— INSTRUCTIONS FOR THE TASK —
Copy out each of the records below word for word, leaving nothing out.
··· DATA PROVIDED
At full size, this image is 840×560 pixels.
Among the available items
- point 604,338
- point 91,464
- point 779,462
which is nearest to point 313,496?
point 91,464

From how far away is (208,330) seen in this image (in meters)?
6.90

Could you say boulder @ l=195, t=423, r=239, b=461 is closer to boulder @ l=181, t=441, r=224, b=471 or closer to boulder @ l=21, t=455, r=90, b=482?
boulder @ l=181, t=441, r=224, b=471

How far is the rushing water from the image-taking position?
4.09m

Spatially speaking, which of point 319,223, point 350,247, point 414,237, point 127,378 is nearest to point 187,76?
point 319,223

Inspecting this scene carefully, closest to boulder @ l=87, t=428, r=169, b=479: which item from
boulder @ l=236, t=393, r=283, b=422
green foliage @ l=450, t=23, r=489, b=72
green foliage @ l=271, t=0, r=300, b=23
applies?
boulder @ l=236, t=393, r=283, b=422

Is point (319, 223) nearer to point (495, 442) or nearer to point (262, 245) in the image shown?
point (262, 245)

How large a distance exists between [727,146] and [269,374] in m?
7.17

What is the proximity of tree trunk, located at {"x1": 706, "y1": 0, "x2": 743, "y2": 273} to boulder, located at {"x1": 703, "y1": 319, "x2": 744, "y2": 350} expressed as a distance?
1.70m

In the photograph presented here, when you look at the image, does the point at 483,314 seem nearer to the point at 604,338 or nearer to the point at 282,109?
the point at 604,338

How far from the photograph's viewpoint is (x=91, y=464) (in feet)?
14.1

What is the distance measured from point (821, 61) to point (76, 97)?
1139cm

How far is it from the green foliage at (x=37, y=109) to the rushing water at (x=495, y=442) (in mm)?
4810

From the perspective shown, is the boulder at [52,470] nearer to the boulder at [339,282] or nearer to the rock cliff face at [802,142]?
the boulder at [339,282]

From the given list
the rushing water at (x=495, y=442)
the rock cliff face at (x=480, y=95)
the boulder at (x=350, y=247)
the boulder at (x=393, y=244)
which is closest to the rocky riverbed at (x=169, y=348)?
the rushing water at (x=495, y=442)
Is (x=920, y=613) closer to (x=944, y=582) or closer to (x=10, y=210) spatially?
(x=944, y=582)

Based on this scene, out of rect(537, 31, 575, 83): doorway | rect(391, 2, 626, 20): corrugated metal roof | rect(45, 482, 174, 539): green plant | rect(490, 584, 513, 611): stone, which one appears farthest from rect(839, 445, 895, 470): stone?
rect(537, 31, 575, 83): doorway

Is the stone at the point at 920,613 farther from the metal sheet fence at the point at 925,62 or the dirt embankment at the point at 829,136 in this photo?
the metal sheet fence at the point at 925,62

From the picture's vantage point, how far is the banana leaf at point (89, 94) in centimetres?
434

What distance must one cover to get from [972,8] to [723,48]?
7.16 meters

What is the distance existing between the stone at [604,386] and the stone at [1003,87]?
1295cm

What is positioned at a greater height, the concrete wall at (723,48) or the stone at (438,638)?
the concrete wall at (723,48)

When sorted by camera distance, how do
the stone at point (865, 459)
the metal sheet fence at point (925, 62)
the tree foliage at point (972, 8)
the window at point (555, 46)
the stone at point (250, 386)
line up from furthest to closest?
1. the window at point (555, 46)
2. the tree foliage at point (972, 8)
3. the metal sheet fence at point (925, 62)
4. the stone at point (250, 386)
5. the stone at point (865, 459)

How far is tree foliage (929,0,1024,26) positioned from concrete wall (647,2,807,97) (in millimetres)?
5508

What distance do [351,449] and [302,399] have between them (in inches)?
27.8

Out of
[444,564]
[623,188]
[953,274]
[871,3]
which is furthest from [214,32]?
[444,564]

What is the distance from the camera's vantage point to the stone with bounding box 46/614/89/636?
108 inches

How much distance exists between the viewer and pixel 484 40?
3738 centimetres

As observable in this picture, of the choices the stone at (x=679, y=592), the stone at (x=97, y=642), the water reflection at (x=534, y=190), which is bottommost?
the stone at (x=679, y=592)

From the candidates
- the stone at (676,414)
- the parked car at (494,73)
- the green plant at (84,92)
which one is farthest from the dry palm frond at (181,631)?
······
— OUTPUT BELOW —
At full size, this image is 840×560 pixels.
Among the available items
- point 604,338
- point 91,464
- point 779,462
which is nearest to point 313,496?
point 91,464

From how far away is (208,330) seen in this image (in meters)?
6.90

Could you say boulder @ l=195, t=423, r=239, b=461 is closer to boulder @ l=181, t=441, r=224, b=471 or closer to boulder @ l=21, t=455, r=90, b=482?
boulder @ l=181, t=441, r=224, b=471

How far is the rushing water from the image-taking position?
4.09m

Spatially speaking, which of point 319,223, point 350,247, point 414,237, point 127,378 is nearest to point 187,76?
point 319,223

Inspecting this scene carefully, closest to boulder @ l=87, t=428, r=169, b=479: which item from
boulder @ l=236, t=393, r=283, b=422
green foliage @ l=450, t=23, r=489, b=72
green foliage @ l=271, t=0, r=300, b=23
applies?
boulder @ l=236, t=393, r=283, b=422

Is point (319, 223) nearer to point (495, 442) or nearer to point (262, 245) in the image shown?
point (262, 245)

How large a distance exists between [727,146] and [269,374] in m?
7.17

What is the proximity of tree trunk, located at {"x1": 706, "y1": 0, "x2": 743, "y2": 273} to boulder, located at {"x1": 703, "y1": 319, "x2": 744, "y2": 350} expressed as a distance?
1.70m

In the photograph presented here, when you look at the image, does the point at 483,314 seem nearer to the point at 604,338 or nearer to the point at 282,109?
the point at 604,338

How far from the photograph's viewpoint is (x=91, y=464) (in feet)?
14.1

What is the distance measured from point (821, 61) to point (76, 97)?
1139cm

How far is it from the green foliage at (x=37, y=109) to the rushing water at (x=495, y=442) (in mm)?
4810

From the perspective shown, is the boulder at [52,470] nearer to the boulder at [339,282] or nearer to the rock cliff face at [802,142]?
the boulder at [339,282]

From the given list
the rushing water at (x=495, y=442)
the rock cliff face at (x=480, y=95)
the boulder at (x=350, y=247)
the boulder at (x=393, y=244)
which is closest to the rocky riverbed at (x=169, y=348)?
the rushing water at (x=495, y=442)
Is (x=920, y=613) closer to (x=944, y=582) or closer to (x=10, y=210) spatially?
(x=944, y=582)

Based on this scene, out of rect(537, 31, 575, 83): doorway | rect(391, 2, 626, 20): corrugated metal roof | rect(45, 482, 174, 539): green plant | rect(490, 584, 513, 611): stone, which one appears farthest from rect(839, 445, 895, 470): stone?
rect(537, 31, 575, 83): doorway

Is the stone at the point at 920,613 farther from the metal sheet fence at the point at 925,62 or the dirt embankment at the point at 829,136 in this photo?
the metal sheet fence at the point at 925,62

From the picture's vantage point, how far is the banana leaf at point (89, 94) in centimetres?
434

What distance must one cover to get from [972,8] to [723,48]?
7.16 meters

What is the distance existing between the stone at [604,386] and the stone at [1003,87]?
1295cm

What is positioned at a greater height, the concrete wall at (723,48) or the stone at (438,638)?
the concrete wall at (723,48)

When sorted by camera distance, how do
the stone at point (865, 459)
the metal sheet fence at point (925, 62)
the tree foliage at point (972, 8)
the window at point (555, 46)
the stone at point (250, 386)
line up from furthest to closest?
1. the window at point (555, 46)
2. the tree foliage at point (972, 8)
3. the metal sheet fence at point (925, 62)
4. the stone at point (250, 386)
5. the stone at point (865, 459)

How far is tree foliage (929,0,1024,26) positioned from concrete wall (647,2,807,97) (in millimetres)?
5508

What distance do [351,449] and [302,399] have between them (in inches)?
27.8

Out of
[444,564]
[623,188]
[953,274]
[871,3]
which is furthest from [214,32]?
[444,564]

What is the distance from the camera's vantage point to the stone with bounding box 46/614/89/636?
108 inches

How much distance exists between the viewer and pixel 484 40?
3738 centimetres

As observable in this picture, of the choices the stone at (x=679, y=592), the stone at (x=97, y=642), the water reflection at (x=534, y=190), which is bottommost?
the stone at (x=679, y=592)

From the candidates
- the stone at (676,414)
- the parked car at (494,73)
- the green plant at (84,92)
which one is farthest from the dry palm frond at (181,631)?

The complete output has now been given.